Monday, August 2, 2010

Happy Birthday, Graham!


Our favorite author and iconoclast, Graham Hancock, turns 60 today.

His books are a remarkable, awesome and life-changing look at archeology and it's current restraints. In the majority of his books, Hancock sets out to change the norm which is the pathetic paradigm that our society as we know it is the apex of civilization as it ever was on the planet.

His latest work, Supernatural, is his best yet. This book deviates from the archaeological "norm" of his prior works and explores the Shamanic Legacies around the globe, their common elements and connections with the other worlds "within". This book is the "Gateway Drug" that can open your mind to serious new potential. We had never heard of DMT before and now we want to know everything.
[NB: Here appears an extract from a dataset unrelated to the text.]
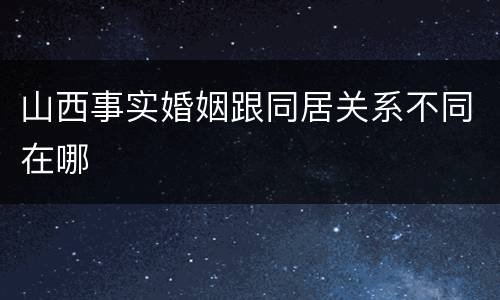 山西事实婚姻跟同居关系不同在哪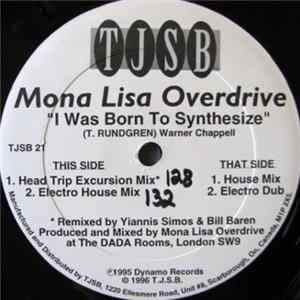 Download Mona Lisa Overdrive - I Was Born To Synthesize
1992: The Sign and the Seal: The Quest for the Lost Ark of the Covenant
1995: Fingerprints of the Gods: The Evidence of Earth's Lost Civilization
1996: The Message of the Sphinx: A Quest for the Hidden Legacy of Mankind. Published in the United Kingdom as Keeper of Genesis: A Quest for the Hidden Legacy of Mankind
1998: The Mars Mystery: A Tale of the End of Two Worlds
1998: Heaven's Mirror: Quest for the Lost Civilization
2001: Fingerprints of the Gods: The Quest Continues (New Updated Edition
2002: Underworld: The Mysterious Origins of Civilization
2004: Talisman: Sacred Cities, Secret Faith
2005: Supernatural: Meeting with the Ancient Teachers of Mankind

Hancock's basic theory is that we are "a civilization, a species with amnesia". Here is a quote from Fingerprints of the Gods:

"..., there is a common legacy of all these world wide ancient civilizations that they do not even address. This legacy lies not in the 'modern' myth of Atlantis, but in the myths and legends of each of these civilizations which make common reference to cataclysms, especially floods, similar gods or god experiences, and precessional and other astronomically significant numbers, etc, etc. The writing, architecture, and agriculture of these ancients are by products of their development which had its roots in a lost civilization of 12,000 years ago."